Sept. 4, 2005 — -- The theory of intelligent design, the purportedly more scientific descendant of creation science, rejects Darwin's theory of evolution as being unable to explain the complexity of life. How, ask supporters of intelligent design, can biological phenomena like the clotting of blood have arisen just by chance?
A key supporter of intelligent design likens what he terms the "irreducible complexity" of such phenomena to the irreducible complexity of a mousetrap. If just one of the trap's pieces is missing -- whether it be the spring, the metal platform, or the board -- the trap is useless. The implicit suggestion is that all the parts of a mousetrap would have had to come into being at once, an impossibility unless there were an intelligent designer.
Design proponents argue that what's true for the mousetrap is all the more true for vastly more complex biological phenomena. If any of the 20 or so proteins involved in blood clotting is absent, clotting doesn't occur, and so, the creationist argument goes, these proteins must have all been brought into being at once by a designer.
But the theory of evolution does explain the evolution of complex biological organisms and phenomena, and the above argument from design, which dates from the 18th century, has been decisively refuted. Rehashing the latter explanation and refutation is not my goal, however. Those who reject evolution are usually immune to such arguments anyway.

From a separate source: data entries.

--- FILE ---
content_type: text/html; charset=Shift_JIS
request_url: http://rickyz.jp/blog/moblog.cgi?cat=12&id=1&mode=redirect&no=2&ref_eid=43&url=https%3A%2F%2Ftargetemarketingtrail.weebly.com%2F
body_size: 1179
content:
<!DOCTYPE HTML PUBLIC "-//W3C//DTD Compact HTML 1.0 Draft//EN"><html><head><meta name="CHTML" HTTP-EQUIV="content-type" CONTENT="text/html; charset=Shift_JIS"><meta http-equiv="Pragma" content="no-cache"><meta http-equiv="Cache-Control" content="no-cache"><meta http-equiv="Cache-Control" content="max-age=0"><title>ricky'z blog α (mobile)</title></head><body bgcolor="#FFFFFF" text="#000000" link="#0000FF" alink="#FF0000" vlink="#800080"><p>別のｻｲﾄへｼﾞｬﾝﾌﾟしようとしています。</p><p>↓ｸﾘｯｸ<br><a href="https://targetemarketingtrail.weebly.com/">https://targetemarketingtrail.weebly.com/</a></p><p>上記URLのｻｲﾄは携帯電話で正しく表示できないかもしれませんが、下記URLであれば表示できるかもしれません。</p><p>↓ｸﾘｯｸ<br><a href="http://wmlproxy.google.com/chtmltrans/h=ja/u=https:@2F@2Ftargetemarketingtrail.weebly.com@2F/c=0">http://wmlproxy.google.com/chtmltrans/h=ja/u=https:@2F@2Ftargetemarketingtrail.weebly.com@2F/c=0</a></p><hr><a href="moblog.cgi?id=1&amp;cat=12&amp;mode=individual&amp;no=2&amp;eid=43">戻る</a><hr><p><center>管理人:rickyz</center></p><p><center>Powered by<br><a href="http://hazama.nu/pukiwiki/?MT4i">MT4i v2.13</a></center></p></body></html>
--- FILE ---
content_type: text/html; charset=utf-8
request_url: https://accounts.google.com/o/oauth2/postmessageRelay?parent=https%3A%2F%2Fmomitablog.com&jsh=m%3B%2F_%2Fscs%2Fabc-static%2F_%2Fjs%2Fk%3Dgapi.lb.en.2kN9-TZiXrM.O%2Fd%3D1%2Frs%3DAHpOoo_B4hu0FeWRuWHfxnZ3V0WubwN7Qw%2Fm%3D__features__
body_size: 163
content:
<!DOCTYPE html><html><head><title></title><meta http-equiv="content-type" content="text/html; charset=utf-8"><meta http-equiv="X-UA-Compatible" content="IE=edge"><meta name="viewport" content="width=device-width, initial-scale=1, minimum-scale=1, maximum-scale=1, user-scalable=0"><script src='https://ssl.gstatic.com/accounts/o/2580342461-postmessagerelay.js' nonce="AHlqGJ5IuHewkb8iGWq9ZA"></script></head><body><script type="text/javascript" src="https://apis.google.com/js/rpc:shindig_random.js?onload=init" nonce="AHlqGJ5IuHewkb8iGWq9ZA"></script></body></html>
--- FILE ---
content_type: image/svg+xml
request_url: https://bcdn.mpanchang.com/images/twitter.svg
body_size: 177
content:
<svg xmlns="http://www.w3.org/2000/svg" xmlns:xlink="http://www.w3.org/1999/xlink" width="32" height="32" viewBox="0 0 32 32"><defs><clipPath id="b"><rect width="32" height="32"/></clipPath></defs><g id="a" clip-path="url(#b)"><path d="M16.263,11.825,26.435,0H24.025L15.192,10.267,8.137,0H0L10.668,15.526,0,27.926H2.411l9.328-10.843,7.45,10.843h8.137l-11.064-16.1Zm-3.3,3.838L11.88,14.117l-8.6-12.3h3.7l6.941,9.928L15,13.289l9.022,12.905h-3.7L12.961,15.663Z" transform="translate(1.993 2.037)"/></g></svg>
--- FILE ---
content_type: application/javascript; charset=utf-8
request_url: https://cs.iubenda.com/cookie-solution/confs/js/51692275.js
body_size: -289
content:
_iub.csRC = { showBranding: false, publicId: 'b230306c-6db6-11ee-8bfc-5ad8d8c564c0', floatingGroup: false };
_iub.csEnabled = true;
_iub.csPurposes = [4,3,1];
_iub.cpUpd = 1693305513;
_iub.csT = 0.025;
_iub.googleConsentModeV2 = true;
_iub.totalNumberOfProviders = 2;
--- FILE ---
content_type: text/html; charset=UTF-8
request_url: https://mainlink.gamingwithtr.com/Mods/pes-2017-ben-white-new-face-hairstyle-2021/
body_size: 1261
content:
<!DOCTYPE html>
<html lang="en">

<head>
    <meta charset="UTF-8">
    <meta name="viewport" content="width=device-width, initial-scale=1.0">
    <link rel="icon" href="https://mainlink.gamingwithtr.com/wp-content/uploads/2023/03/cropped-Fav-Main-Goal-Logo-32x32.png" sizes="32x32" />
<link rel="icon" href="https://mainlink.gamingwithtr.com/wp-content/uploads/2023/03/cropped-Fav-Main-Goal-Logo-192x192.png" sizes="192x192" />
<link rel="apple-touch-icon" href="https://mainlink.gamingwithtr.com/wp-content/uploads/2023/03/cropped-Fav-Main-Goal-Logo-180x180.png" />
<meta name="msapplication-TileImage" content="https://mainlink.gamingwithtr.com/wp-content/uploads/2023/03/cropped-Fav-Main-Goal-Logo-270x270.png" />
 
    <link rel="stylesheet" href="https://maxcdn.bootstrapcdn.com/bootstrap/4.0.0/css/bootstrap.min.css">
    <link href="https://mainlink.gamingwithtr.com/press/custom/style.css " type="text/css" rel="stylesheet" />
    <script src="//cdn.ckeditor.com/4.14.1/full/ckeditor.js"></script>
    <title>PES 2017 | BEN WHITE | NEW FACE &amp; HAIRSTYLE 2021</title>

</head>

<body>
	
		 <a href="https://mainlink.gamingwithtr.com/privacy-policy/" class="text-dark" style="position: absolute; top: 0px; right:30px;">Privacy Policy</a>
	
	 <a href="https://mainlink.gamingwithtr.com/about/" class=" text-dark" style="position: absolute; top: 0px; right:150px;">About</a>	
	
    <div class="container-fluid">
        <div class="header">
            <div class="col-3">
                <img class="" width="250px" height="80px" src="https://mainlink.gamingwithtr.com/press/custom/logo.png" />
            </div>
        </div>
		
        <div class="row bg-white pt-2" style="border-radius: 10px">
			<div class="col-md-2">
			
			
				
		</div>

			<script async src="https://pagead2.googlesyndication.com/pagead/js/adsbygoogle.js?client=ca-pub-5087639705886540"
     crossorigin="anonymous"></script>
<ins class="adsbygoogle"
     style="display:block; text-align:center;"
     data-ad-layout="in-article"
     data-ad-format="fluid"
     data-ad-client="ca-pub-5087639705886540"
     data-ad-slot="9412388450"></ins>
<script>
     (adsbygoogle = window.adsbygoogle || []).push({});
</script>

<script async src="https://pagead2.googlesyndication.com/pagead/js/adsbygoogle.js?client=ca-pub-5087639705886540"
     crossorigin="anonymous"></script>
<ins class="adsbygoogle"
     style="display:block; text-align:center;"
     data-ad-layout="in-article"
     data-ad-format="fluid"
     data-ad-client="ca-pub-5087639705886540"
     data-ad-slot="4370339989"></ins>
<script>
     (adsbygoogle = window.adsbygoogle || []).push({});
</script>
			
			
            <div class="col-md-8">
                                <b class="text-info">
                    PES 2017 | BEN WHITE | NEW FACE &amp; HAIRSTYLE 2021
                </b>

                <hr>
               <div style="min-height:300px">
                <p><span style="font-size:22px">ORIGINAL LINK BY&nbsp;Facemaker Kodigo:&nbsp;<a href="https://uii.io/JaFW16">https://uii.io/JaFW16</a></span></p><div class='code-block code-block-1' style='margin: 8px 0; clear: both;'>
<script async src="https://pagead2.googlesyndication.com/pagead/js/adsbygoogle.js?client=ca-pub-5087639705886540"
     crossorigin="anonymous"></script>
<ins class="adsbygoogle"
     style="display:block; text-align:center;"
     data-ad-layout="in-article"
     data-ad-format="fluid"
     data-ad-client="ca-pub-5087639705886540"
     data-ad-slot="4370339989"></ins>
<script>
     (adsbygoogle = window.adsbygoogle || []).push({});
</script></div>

Rather, my intention here is to develop some loose analogies between these biological issues and related economic ones and to show that these analogies point to a surprising crossing of political lines.
How is it that modern free market economies are as complex as they are, boasting amazingly elaborate production, distribution, and communication systems?
Go into almost any drug store and you can find your favorite candy bar. Every supermarket has your brand of spaghetti sauce, or the store down the block does. Your size and style of jeans are in every neighborhood.